Para o presidente da cooperativa, Nilson Scheunemann, este resultado representa uma grande vitória, principalmente pelas inúmeras dificuldades enfrentadas pelos produtores no passado. Além disso, se torna um marco importante para o cooperativismo da região, por ser a primeira distribuição de sobras no sul do Estado. Segundo Scheunemann, a distribuição deve ocorrer em forma de percentual igual a todos sobre as notas de venda de cada um. “Estes recursos devem ser investidos nas propriedades pois é uma novidade para eles”, ressalta.
A cooperativa, que começou com 22 famílias, opera atualmente com mais de 80 associados. “No momento, estamos em fase de crescimento e abastecendo da merenda municipal, os dois batalhões de Pelotas, restaurantes da Norte Sul, IFSul e o Programa de Aquisição de Alimentos (PAA), com doação simultânea às cozinhas solidárias e Banco de Alimentos Madre Tereza de Calcutá”, elencou o presidente.
A Coopamb, que tem como associados produtores de Pelotas, Rio Grande, Morro Redondo e São Pedro de Alcântara, foi criada para ajudar no escoamento do grande número de produtores com hortifrutigranjeiros. “Tivemos um grande apoio da Prefeitura Municipal juntamente com a Emater”, destaca.
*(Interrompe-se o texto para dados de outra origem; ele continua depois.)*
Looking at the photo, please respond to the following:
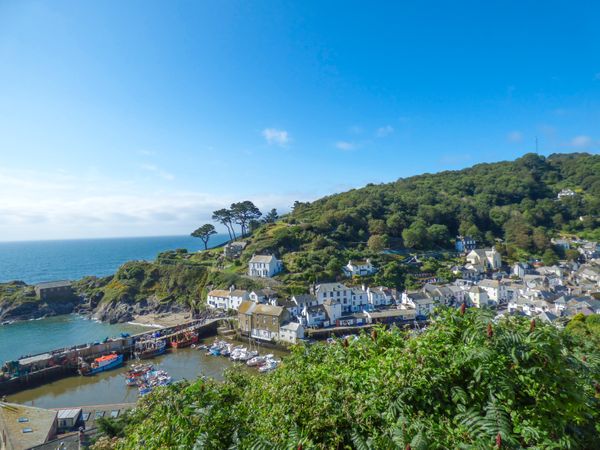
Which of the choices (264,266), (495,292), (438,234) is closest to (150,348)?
(264,266)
A família da produtora Tânia Maria Müller será uma das beneficiadas com os recursos distribuídos pela cooperativa e já tem planos para o dinheiro extra: investir na produção de bergamotas, um dos principais produtos entregues à Coopamb. A produtora trabalha ao lado do esposo Evaldo Müller, do filho Thainã e da nora Giohana Peter. “Eu estou muito feliz com esta vitória da Coopamb, pois foram muitos anos de luta, passamos por maus bocados, mas nunca abandonamos e acreditamos que daria certo”, disse. Conforme Tânia, a cooperativa trouxe aos produtores uma alternativa a mais para comercializar seus produtos, além da Ceasa, e bem mais próximos de casa, onde são entregues classificados e embalados conforme as necessidades de mercado.
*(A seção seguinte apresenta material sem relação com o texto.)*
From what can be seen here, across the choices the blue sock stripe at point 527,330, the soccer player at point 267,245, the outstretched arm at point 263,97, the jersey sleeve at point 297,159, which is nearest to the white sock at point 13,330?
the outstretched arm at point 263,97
E o resultado foi muito comemorado pela Unidade de Cooperativismo da Emater, que desde sua criação, já assistiu mais de 40 cooperativas da região de Pelotas e Bagé. Para o responsável pela Unidade de Cooperativismo e extensionista rural da Emater/RS-Ascar, Marcos Protzen, a distribuição de sobras financeiras para os cooperados marca o início de uma nova etapa do cooperativismo na região. “O exemplo dado pela Coopamb é a afirmação do princípio fundamental do cooperativismo, que é a organização coletiva dos agricultores com o objetivo de melhorarem sua renda a partir da comercialização da sua produção”, afirma.
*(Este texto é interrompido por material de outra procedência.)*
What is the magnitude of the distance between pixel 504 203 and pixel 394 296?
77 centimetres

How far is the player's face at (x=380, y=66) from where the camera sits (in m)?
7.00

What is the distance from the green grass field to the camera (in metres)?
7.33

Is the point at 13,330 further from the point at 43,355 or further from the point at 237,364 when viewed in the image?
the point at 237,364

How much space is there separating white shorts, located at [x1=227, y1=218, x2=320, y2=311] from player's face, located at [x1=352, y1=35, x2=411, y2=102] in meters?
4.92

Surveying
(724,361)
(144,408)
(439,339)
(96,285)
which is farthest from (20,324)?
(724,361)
Protzen garante que o resultado econômico da cooperativa se deve, em primeiro lugar, às boas práticas de gestão da cooperativa, que atua de forma transparente junto aos seus cooperados e, em segundo lugar, às políticas públicas federais para as compras públicas. “A cooperativa participa ativamente das chamadas públicas e é tida como exemplo de prestação de contas para o Programa de Aquisição de Alimentos (PAA) executado pela Companhia Nacional de Abastecimento (Conab)”, pontua.
Somente em 2024, foram comercializadas mais de 45 toneladas de alimentos, que foram doadas para famílias em situação de vulnerabilidade. Outro apoio fundamental para alcançar o resultado é a assistência técnica que os agricultores familiares recebem do escritório municipal da Emater de Pelotas. Para o chefe em exercício da Emater de Pelotas, o extensionista rural Marcelo Monteiro, a atuação do colega André Mackedanz demonstra e ratifica a importância da Política de Assistência Técnica e Extensão Rural (Ater), que permitiu aos agricultores melhores resultados produtivos. “Essa ação acontece diariamente com a orientação para o manejo dos sistemas de produção, a habilitação dos agricultores familiares com a realização da CAF (Cadastro do Agricultor Familiar), a elaboração de projetos de crédito, o planejamento de produção, entre outras ações importantes de assistência técnica e extensão rural”, salientou Mackedanz.